▸ **GIVEN PROBLEM**
Recast the stretch from the line containing "As featured in" through the end of the lines as a Markdown table with the columns Number and Line, numbering each row and leaving out blank lines.
===
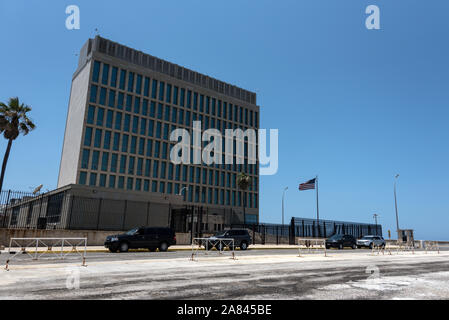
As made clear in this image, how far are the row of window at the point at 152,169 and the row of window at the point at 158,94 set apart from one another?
10679 millimetres

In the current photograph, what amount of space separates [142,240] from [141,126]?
47.4 meters

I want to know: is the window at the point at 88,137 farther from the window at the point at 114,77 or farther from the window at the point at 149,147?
the window at the point at 149,147

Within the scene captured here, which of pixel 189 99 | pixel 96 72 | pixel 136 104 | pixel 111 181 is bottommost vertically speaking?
pixel 111 181

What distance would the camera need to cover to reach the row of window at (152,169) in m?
59.3

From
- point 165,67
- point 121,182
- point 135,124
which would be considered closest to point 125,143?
point 135,124

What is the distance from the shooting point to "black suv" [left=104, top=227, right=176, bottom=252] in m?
21.0

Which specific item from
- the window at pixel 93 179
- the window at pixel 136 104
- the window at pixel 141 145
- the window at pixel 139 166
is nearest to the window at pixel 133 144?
the window at pixel 141 145

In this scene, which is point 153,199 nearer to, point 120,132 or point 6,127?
point 120,132

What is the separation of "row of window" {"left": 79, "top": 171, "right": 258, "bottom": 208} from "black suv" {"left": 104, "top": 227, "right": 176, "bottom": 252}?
3959cm

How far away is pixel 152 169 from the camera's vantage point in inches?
2625

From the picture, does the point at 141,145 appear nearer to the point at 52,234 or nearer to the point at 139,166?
the point at 139,166

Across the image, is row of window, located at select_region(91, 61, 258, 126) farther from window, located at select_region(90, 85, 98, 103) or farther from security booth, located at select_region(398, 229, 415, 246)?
security booth, located at select_region(398, 229, 415, 246)

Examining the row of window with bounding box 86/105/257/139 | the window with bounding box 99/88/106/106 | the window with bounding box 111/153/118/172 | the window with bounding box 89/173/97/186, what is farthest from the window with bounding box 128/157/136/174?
the window with bounding box 99/88/106/106
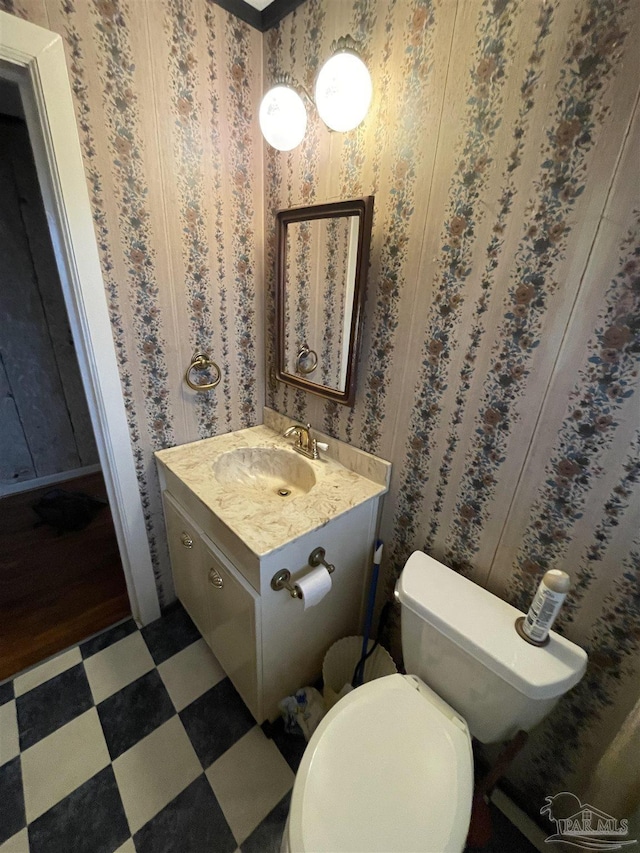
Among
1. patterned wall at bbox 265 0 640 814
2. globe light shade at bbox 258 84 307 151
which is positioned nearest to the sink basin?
patterned wall at bbox 265 0 640 814

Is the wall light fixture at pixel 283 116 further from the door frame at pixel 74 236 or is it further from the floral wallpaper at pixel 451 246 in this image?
the door frame at pixel 74 236

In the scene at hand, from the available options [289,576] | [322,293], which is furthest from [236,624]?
[322,293]

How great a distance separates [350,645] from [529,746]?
600 millimetres

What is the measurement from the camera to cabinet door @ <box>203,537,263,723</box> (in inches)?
39.9

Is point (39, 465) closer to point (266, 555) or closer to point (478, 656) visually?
point (266, 555)

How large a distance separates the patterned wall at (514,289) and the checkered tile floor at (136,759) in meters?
0.85

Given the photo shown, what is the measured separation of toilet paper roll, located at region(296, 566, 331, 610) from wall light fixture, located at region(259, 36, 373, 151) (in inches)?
49.3

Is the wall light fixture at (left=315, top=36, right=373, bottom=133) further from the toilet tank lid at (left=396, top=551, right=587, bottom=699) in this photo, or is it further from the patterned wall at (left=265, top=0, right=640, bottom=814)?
the toilet tank lid at (left=396, top=551, right=587, bottom=699)

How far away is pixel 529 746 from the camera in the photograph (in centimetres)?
101

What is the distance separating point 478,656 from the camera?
80 centimetres

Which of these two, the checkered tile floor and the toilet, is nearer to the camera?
the toilet

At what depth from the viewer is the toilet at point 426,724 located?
2.23 feet

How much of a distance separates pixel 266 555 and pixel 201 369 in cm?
84

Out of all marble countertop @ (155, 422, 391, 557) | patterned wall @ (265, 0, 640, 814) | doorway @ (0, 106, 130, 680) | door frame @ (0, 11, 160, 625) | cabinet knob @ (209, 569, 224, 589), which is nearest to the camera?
patterned wall @ (265, 0, 640, 814)
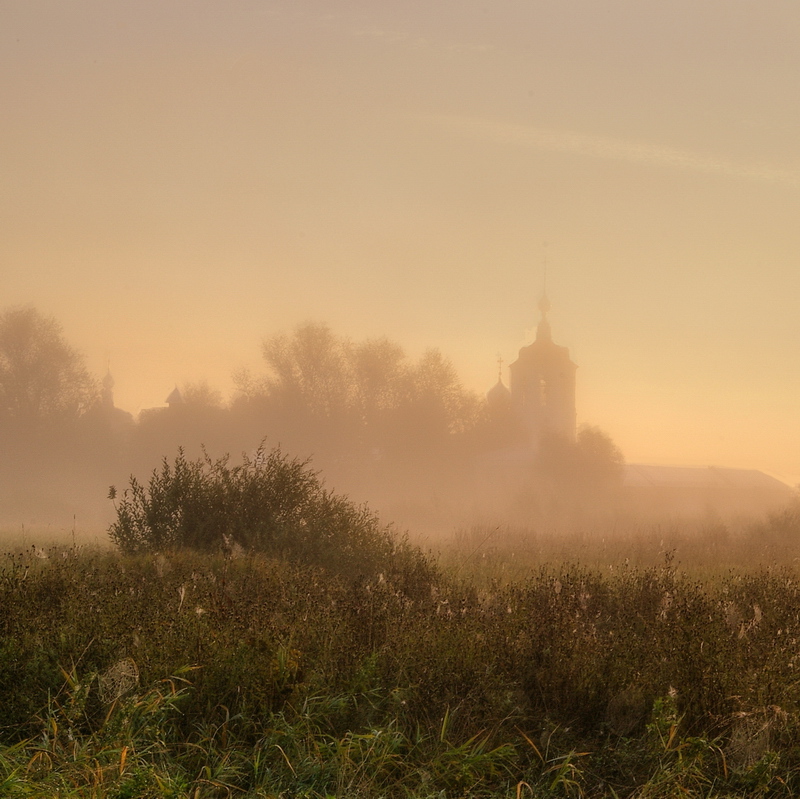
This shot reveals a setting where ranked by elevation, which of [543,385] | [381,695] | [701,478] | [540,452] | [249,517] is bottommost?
[701,478]

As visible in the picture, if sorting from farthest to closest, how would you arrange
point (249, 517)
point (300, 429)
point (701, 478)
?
point (701, 478)
point (300, 429)
point (249, 517)

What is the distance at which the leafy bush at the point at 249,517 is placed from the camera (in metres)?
11.8

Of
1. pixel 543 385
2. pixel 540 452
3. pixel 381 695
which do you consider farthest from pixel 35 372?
pixel 381 695

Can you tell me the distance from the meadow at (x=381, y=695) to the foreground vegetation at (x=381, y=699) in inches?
0.6

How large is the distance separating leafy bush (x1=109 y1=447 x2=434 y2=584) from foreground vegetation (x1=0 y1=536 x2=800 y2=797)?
184 inches

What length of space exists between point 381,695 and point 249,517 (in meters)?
7.11

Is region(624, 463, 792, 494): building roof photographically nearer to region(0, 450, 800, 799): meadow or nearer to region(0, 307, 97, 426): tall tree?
region(0, 307, 97, 426): tall tree

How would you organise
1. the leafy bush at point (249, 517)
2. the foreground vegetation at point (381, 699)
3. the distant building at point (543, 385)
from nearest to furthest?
the foreground vegetation at point (381, 699) → the leafy bush at point (249, 517) → the distant building at point (543, 385)

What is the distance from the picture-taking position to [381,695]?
552cm

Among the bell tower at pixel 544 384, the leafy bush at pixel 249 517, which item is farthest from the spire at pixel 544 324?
the leafy bush at pixel 249 517

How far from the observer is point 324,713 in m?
5.22

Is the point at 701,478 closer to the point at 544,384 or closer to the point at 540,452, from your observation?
the point at 544,384

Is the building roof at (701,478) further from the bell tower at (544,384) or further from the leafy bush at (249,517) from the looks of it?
the leafy bush at (249,517)

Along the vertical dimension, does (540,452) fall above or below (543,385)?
below
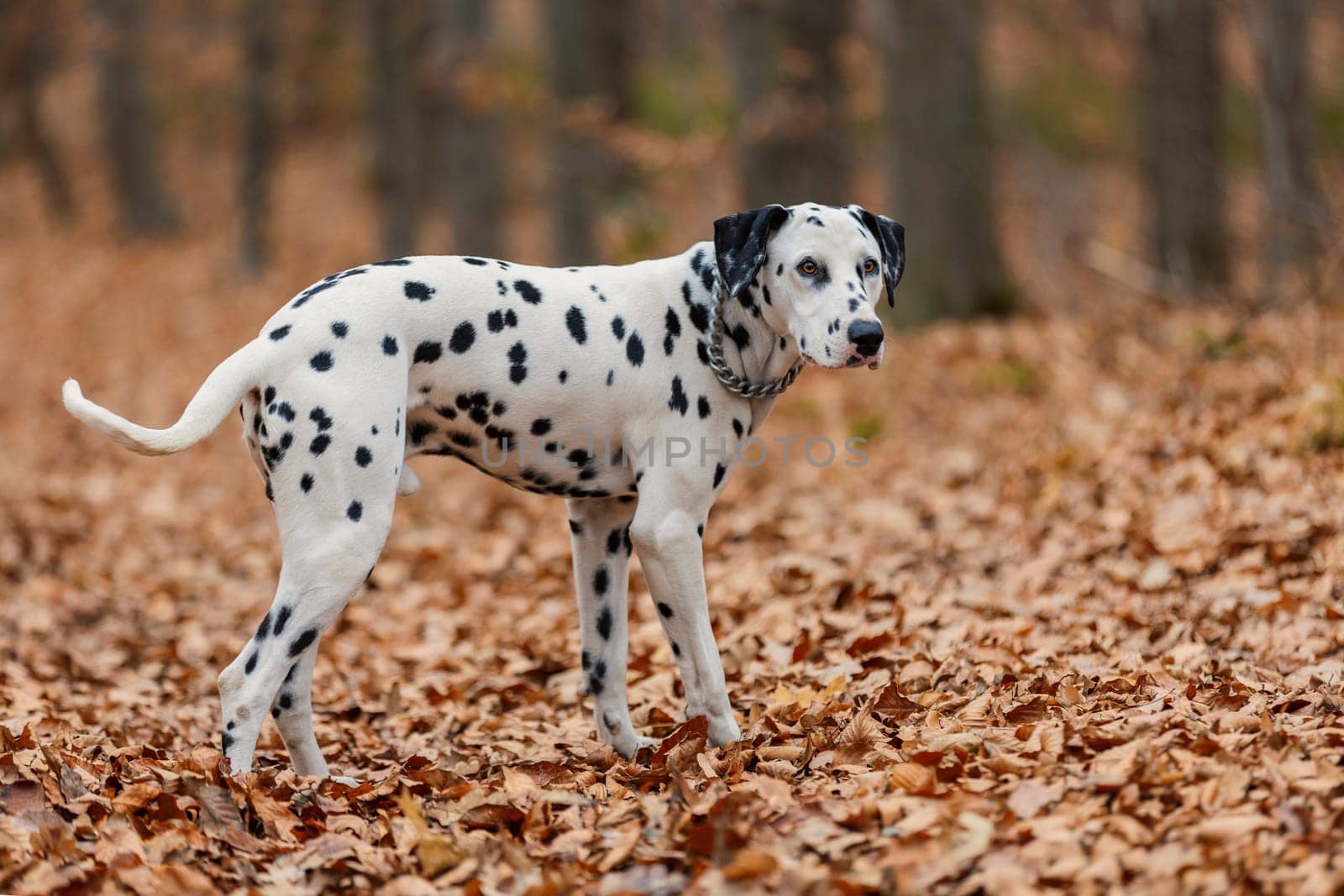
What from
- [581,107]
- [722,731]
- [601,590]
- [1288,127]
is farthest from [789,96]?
[722,731]

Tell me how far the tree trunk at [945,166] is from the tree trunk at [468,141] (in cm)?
698

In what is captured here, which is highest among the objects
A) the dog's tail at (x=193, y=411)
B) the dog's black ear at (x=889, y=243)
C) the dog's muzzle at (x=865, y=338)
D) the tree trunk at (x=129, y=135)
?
the tree trunk at (x=129, y=135)

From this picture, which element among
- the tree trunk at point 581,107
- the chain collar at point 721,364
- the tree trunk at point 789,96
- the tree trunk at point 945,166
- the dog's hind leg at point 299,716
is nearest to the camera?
the dog's hind leg at point 299,716

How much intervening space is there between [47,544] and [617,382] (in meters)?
6.34

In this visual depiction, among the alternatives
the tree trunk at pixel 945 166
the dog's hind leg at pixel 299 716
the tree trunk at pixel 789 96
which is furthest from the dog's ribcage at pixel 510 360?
the tree trunk at pixel 789 96

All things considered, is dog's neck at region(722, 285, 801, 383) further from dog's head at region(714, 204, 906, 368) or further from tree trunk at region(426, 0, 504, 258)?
tree trunk at region(426, 0, 504, 258)

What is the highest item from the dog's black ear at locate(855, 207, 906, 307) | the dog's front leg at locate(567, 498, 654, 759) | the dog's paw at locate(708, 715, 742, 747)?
the dog's black ear at locate(855, 207, 906, 307)

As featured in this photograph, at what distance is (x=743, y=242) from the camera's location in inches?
192

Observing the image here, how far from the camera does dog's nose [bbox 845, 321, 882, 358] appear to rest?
4.53 m

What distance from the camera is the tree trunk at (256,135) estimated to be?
22719mm

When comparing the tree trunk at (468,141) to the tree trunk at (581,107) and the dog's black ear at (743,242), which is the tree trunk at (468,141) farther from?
the dog's black ear at (743,242)

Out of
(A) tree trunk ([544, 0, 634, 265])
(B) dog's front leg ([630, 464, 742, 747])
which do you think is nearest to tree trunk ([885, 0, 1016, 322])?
(A) tree trunk ([544, 0, 634, 265])

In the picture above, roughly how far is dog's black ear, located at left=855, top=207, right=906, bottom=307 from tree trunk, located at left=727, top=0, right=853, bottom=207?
9.63 metres

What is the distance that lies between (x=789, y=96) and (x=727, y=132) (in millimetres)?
===
▸ **RESULT OF THIS TASK**
| Number | Line |
|---|---|
| 1 | As featured in this photograph, at what distance is (x=743, y=242) from the camera's location in inches? |
| 2 | 192 |
| 3 | Observing the image here, how far from the camera does dog's nose [bbox 845, 321, 882, 358] appear to rest? |
| 4 | 4.53 m |
| 5 | What distance from the camera is the tree trunk at (256,135) estimated to be? |
| 6 | 22719mm |
| 7 | When comparing the tree trunk at (468,141) to the tree trunk at (581,107) and the dog's black ear at (743,242), which is the tree trunk at (468,141) farther from? |
| 8 | the dog's black ear at (743,242) |
| 9 | Out of |
| 10 | (A) tree trunk ([544, 0, 634, 265]) |
| 11 | (B) dog's front leg ([630, 464, 742, 747]) |
| 12 | which do you think is nearest to tree trunk ([885, 0, 1016, 322])? |
| 13 | (A) tree trunk ([544, 0, 634, 265]) |
| 14 | In the picture above, roughly how far is dog's black ear, located at left=855, top=207, right=906, bottom=307 from tree trunk, located at left=727, top=0, right=853, bottom=207? |
| 15 | 9.63 metres |
| 16 | What is the distance that lies between (x=789, y=96) and (x=727, y=132) (in millimetres)? |